» Captioned web image data:
#####

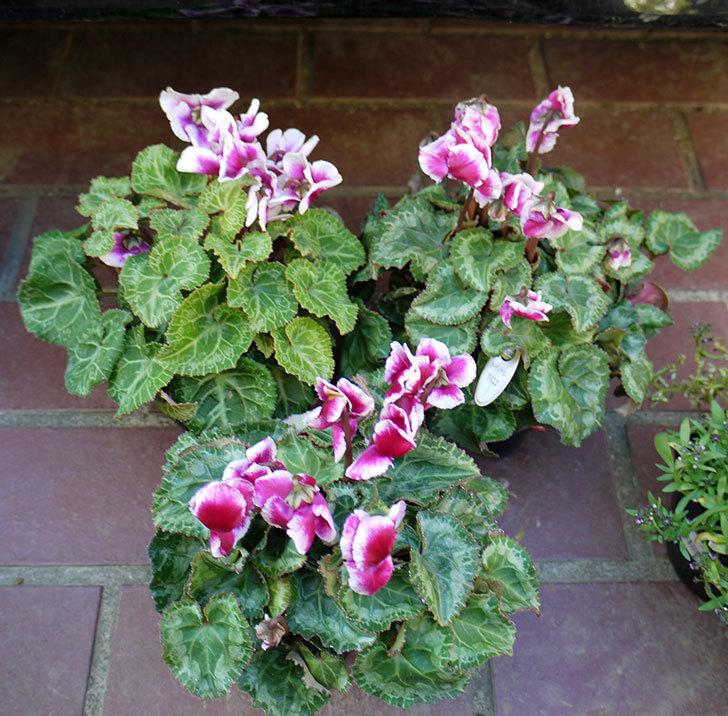 ガーデンシクラメン-アバニコ3個買って来た。2016年-1.jpg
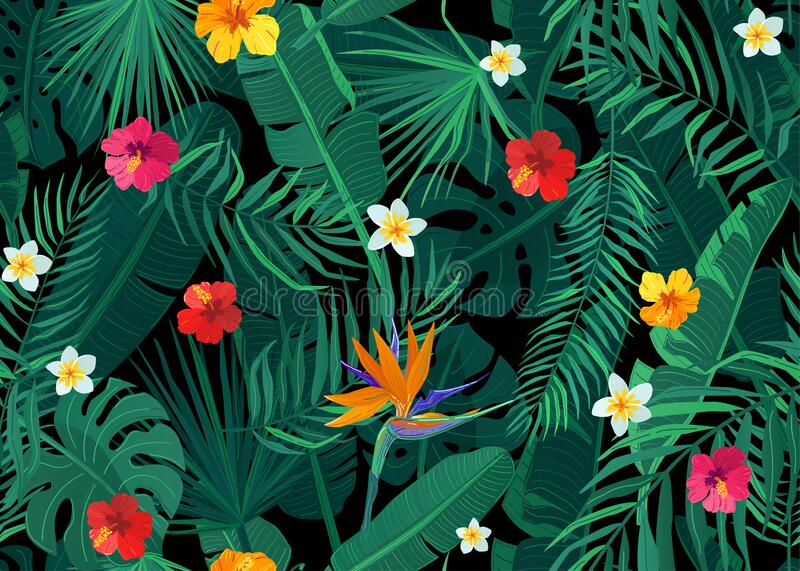 Tropical seamless pattern vector background with exotic palm, banana, monstera leaves and hibiscus, strelitzia stock photo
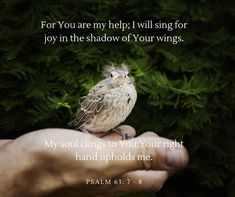Close Up Photography of White Brown Bird · Free Stock Photo Inspiring Quotes About Life, Inspirational Quotes, Psalm 31, Waiting On God, Corrie Ten Boom, Close Up Photography, Digital Photography, Photography Tips, Brown Bird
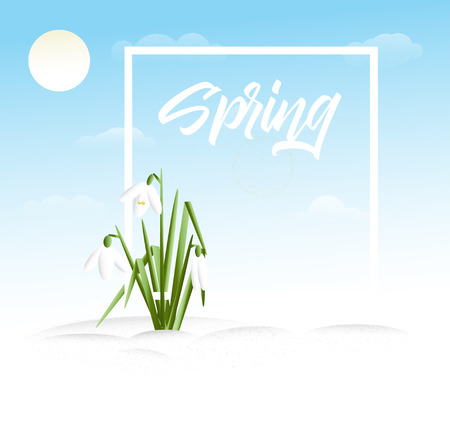 Spring vector grass background with place for your text Illustration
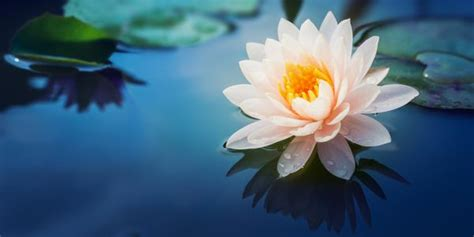 fior di loto foto lo straordinario ritorno dei fiori di loto in thailandia
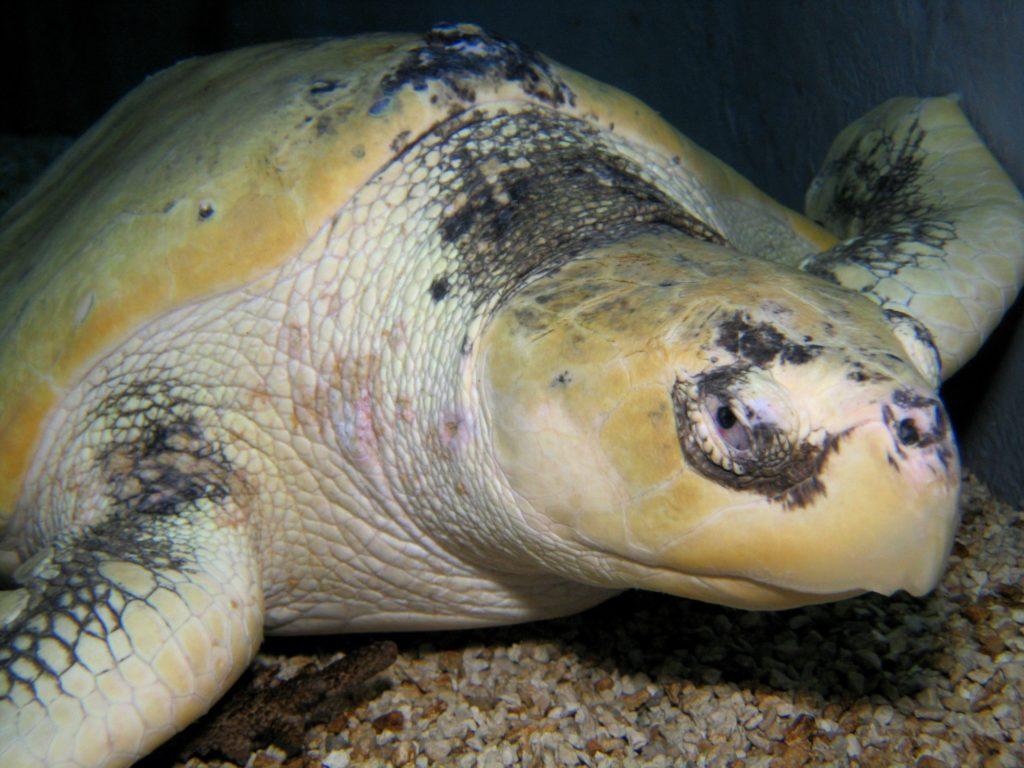 jenkinsons-aquarium-turtle-ace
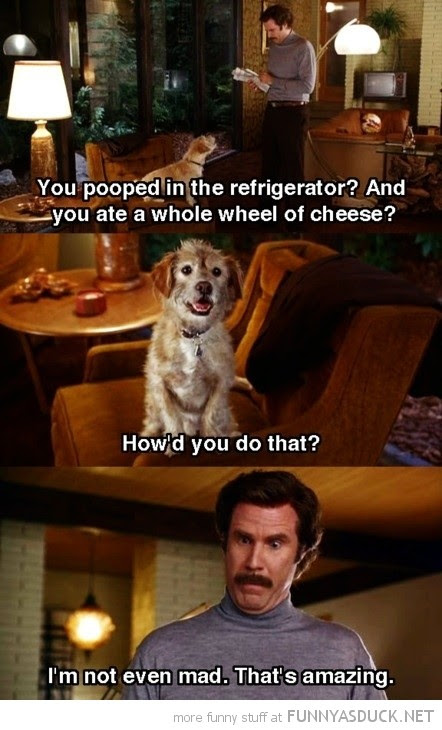 Will Ferrell Movie Quote Quote Number 695041 Picture Quotes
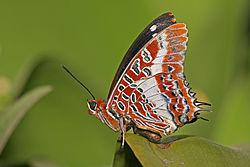Imatge relacionada amb papallona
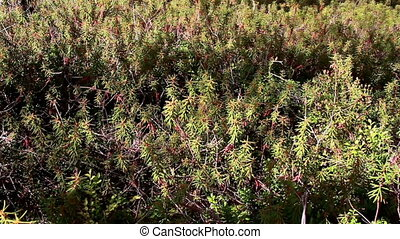Overhead view of the Marsh Labrador Tea Rhododendron...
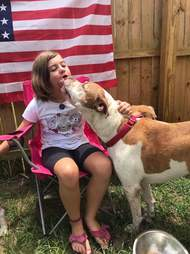 Dog licking the face of a little girl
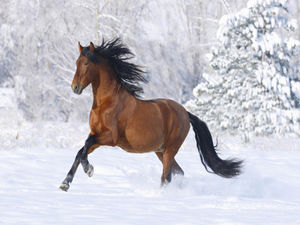 Snow running the horse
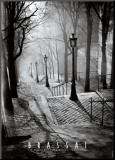 Les Escaliers de Montmartre, Paris Reproduction montée par Brassaï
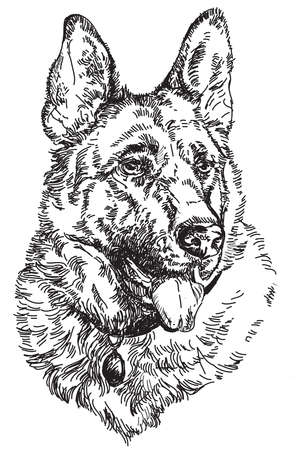 German shepherd Engraving vector hand drawing Illustration
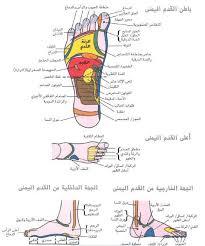 صورة خريطة الجسم في باطن القدم 147 3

#####

» Task details:
Leave out the pictures. Transcribe only the lines above, from the first through the one that contains "fior di loto".

» Output of the task:
 ガーデンシクラメン-アバニコ3個買って来た。2016年-1.jpg
 Tropical seamless pattern vector background with exotic palm, banana, monstera leaves and hibiscus, strelitzia stock photo
Close Up Photography of White Brown Bird · Free Stock Photo Inspiring Quotes About Life, Inspirational Quotes, Psalm 31, Waiting On God, Corrie Ten Boom, Close Up Photography, Digital Photography, Photography Tips, Brown Bird
 Spring vector grass background with place for your text Illustration
 fior di loto foto lo straordinario ritorno dei fiori di loto in thailandia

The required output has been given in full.